**Check your understanding:**
1. List every command that the mailing-list message about the parallel hash join lockup names.
2. Say whether each statement agrees with the mailing-list message about the parallel hash join lockup, answering yes or no and quoting the words that decide it: (a) The writer reproduced the lockup on REL_12_STABLE. (b) Running fstat -p PID shows pending signals. (c) The message was addressed to Tom Lane.

**Exercise text:**

******************************

Re: lockup in parallel hash join on dikkop (freebsd 14.0-current)

From: Thomas Munro <thomas(dot)munro(at)gmail(dot)com>
To: Tom Lane <tgl(at)sss(dot)pgh(dot)pa(dot)us>
Cc: Tomas Vondra <tomas(dot)vondra(at)enterprisedb(dot)com>, PostgreSQL Hackers <pgsql-hackers(at)lists(dot)postgresql(dot)org>
Subject: Re: lockup in parallel hash join on dikkop (freebsd 14.0-current)
Date: 2023-01-27 09:23:58
Message-ID: CA+hUKG+YkAnOLrKKcy-FLjoVUV3r=L+c28gzMSL58Cv9jC4nvg@mail.gmail.com
Views: Raw Message | Whole Thread | Download mbox | Resend email
Thread:
Lists: pgsql-hackers

After 1000 make check loops, and 1000 make -C src/test/modules/test_shm_mq
check loops, on the same FBSD 13.1 machine as elver which has failed
like this once before, I haven't been able to reproduce this on
REL_12_STABLE. Not really sure how to chase this, but if you see this
situation again, I'd been interested to see the output of fstat -p PID
(shows bytes in pipes) and procstat -j PID (shows pending signals) for
all PIDs involved (before connecting a debugger or doing anything else
that might make it return with EINTR, after which we know it continues
happily because it then sees latch->is_set next time around the loop).

******************************

**Data block:**
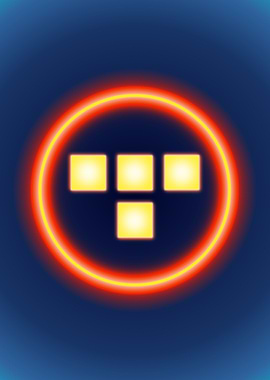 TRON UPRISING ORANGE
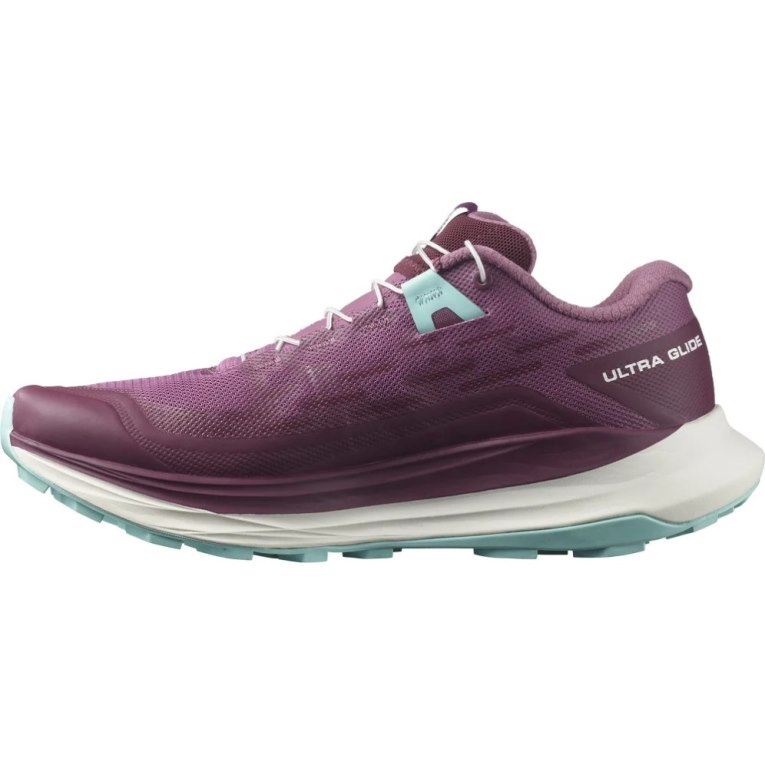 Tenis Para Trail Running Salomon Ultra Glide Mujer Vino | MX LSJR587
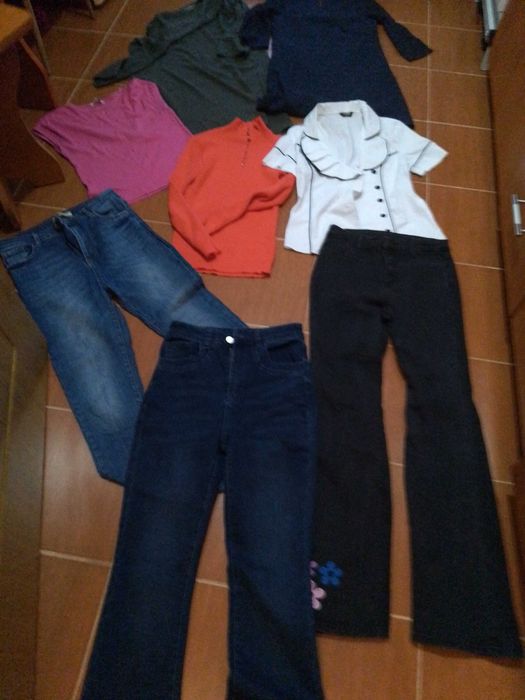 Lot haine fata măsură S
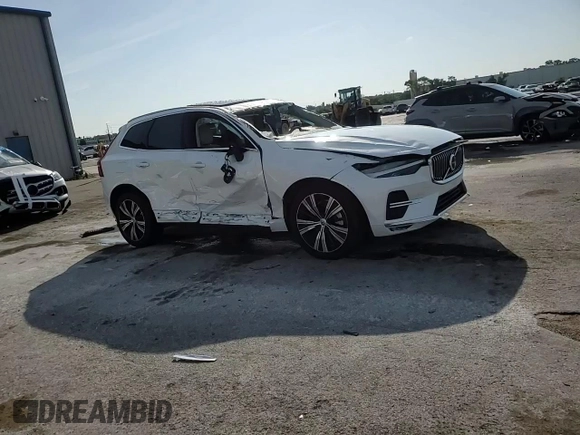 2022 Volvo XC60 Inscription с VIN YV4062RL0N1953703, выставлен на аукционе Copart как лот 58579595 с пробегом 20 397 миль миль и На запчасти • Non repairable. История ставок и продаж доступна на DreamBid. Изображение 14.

******************************

**Set of answers:**
1.
- make check
- make -C src/test/modules/test_shm_mq check
- fstat -p PID
- procstat -j PID

2.
(a) No: "I haven't been able to reproduce this on REL_12_STABLE."
(b) No: "fstat -p PID (shows bytes in pipes)"
(c) Yes: "To: Tom Lane"